My definition of a “good abstraction” above is the reason why I don’t like getters. In my opinion, they are a useless abstraction. They introduce additional code that tries to solve a non-existent problem. Sure, it’s trivial code, and it can be auto-generated by your IDE. But it’s additional code. And additional code == additional work. Right?
After a recent debate with my teammate, I decided to measure the overhead introduced by getters in a modern HotSpot JVM running on a x86 CPU. Getters may look innocent, but any compiler person knows that they can translate to fairly complicated CPU instructions. I wanted to see if these complex inner workings would translate to degraded performance.
Getters from a compiler’s perspective
Accessing a field of some object is a very basic operation. It boils down to taking some reference to an
object and accessing memory at address reference + field offset
. This operation is natively supported on
most CPU architectures.
Getters wrap field access in a method. Most obviously this introduces a method
call. A method is basically a fancy function that receives a pointer to this
object as its first implicit
argument. This means that in order to invoke a method we need to perform all the same steps involved in calling a function –
push the return address onto the stack, pass the arguments, branch to the function, execute the instructions, pass the
return value, pop the return address from the stack, and branch back to the caller. Quite a ritual.
Functions are a cheap abstraction, but they’re not free. In fact, one of the easiest, yet most impactful optimizations performed by almost all compilers is function inlining.
Finally, we’re working with Java, which means that we’re forced to do virtual method dispatch
almost every time we call an instance method. Why? Well, think about it. Everything is an object, and every
object inherits from at least one other object. When we call foo.bar()
we have to check what foo
’s real type
is. Maybe it’s not Foo
which defines the method bar()
, but a subclass of Foo
that overrides that method.
Designing the benchmark
I wanted to design the benchmark in such a way that field accesses happen in isolation. Also, I wanted to let the optimizer have its way with the field access, but I couldn’t allow it to optimize the access away entirely.

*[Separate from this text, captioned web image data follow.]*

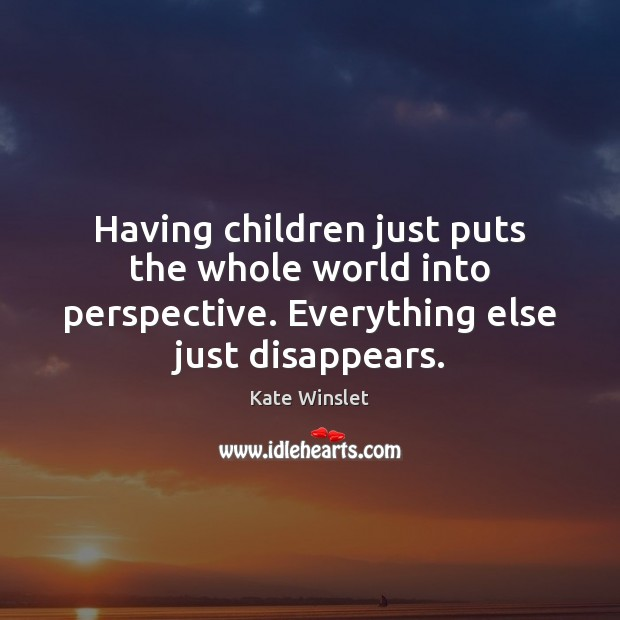 Having children just puts the whole world into perspective. Everything else just Image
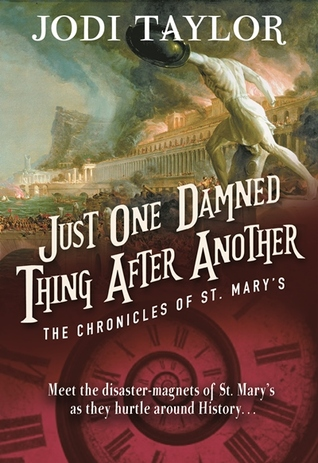 Just One Damned Thing After Another (The Chronicles of St Mary's, #1) Books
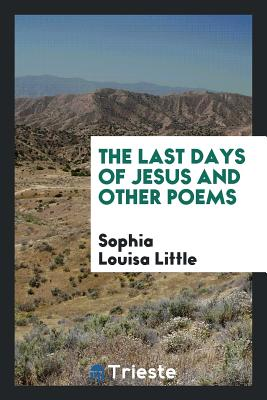 The Last Days of Jesus and Other Poems - Little, Sophia Louisa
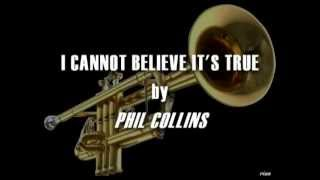Phil Collins - I Cannot Believe It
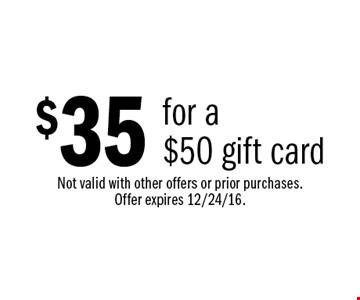 $35 for a $50 gift card. Not valid with other offers or prior purchases. Offer expires 12/24/16.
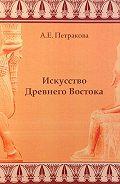 А. Е. Петракова -Искусство Древнего Востока: учебное пособие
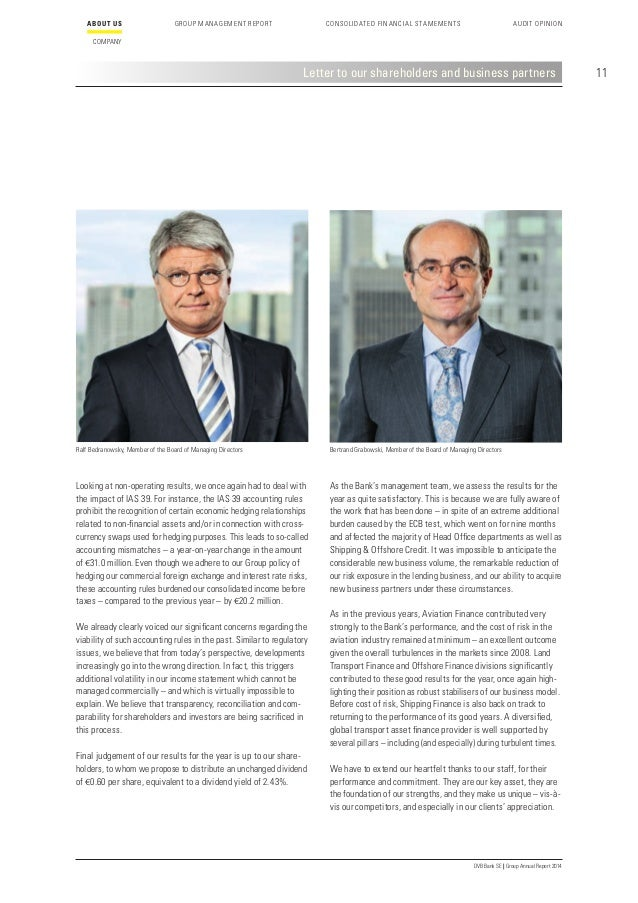 15 DVB Bank SE | Group Annual Report 2014 ABOUT US COMPANY GROUP MANAGEMENT REPORT CONSOLIDATED FINANCIAL STAMEMENTS AUDIT...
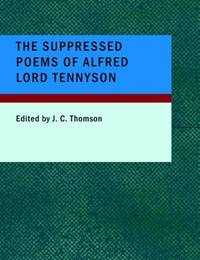 The Suppressed Poems of Alfred Lord Tennyson by Alfred Lord Tennyson - Paperback - 2008-02-11 - from Ergodebooks (SKU: SONG1437514014)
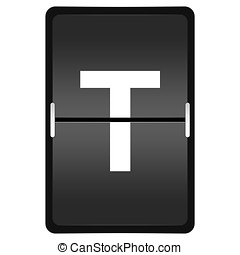 flipboard letter T from a series of Airport timetable -...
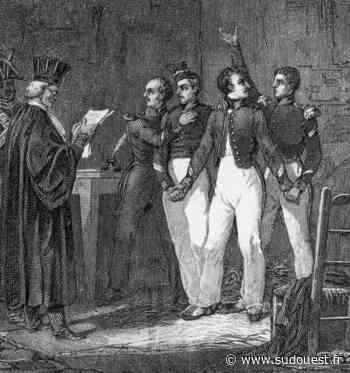 """Les quatre sergents de La Rochelle, le """"dernier crime de la monarchie"""" - Sud Ouest"""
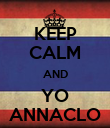KEEP CALM AND YO ANNACLO - Personalised Poster large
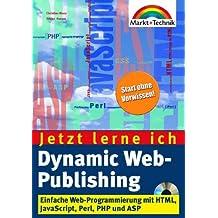 Dynamic Web-Publishing - Jetzt lerne ich... . Einfache Web-Programmierung mit HTML, JavaScript, Perl PHP und ASP
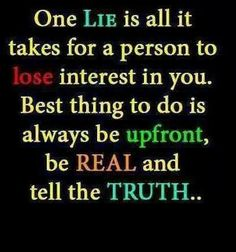 Always tell the truth, as you come furthest along.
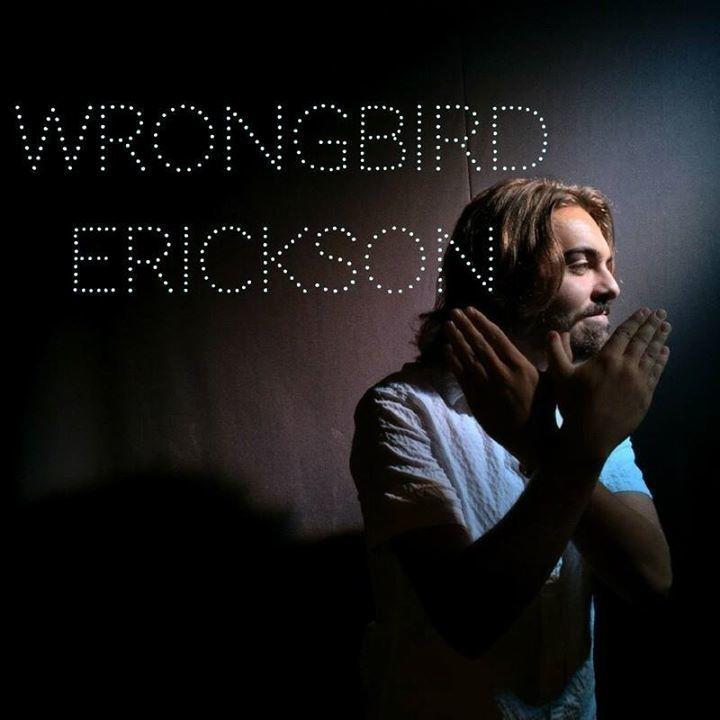 Wrongbird Erickson Tour Dates
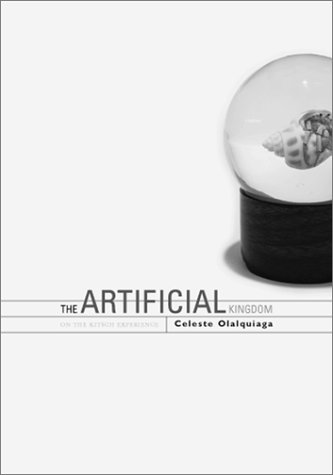 Artificial Kingdom On the Kitsch Experience  2002 (Reprint) edition cover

With these requirements in mind, I’ve devised the following procedure:
- Create a large array of wrapper objects that store random integers. These wrappers will expose their integer in different ways, allowing us to compare field access strategies.
- Loop over the array and compute the sum of all integers.
- Display the sum.
These are the wrapper objects that I came up with:
RawWrapper
RawWrapper
is just a simple object that exposes the number through a public final
field.
public final class RawWrapper {
public final int number;
public RawWrapper(int number) {
this.number = number;
}
}
GetterWrapper
GetterWrapper
exposes the number through a getter int getNumber()
.
public final class GetterWrapper {
private final int number;
public GetterWrapper(int number) {
this.number = number;
}
public int getNumber() {
return number;
}
}
ParentGetterWrapper and ChildGetterWrapper
The last two wrappers were designed with a tricky goal in mind. I’ve read before that the HotSpot compiler can un-virtualize method calls, which means that it could make getter accesses just as fast as raw field accesses. I wanted to create a scenario that would prevent the compiler from doing that.
Class ParentGetterWrapper
is a getter wrapper object just like GetterWrapper
. However,
it’s not declared as final
, meaning that it can be extended by other classes.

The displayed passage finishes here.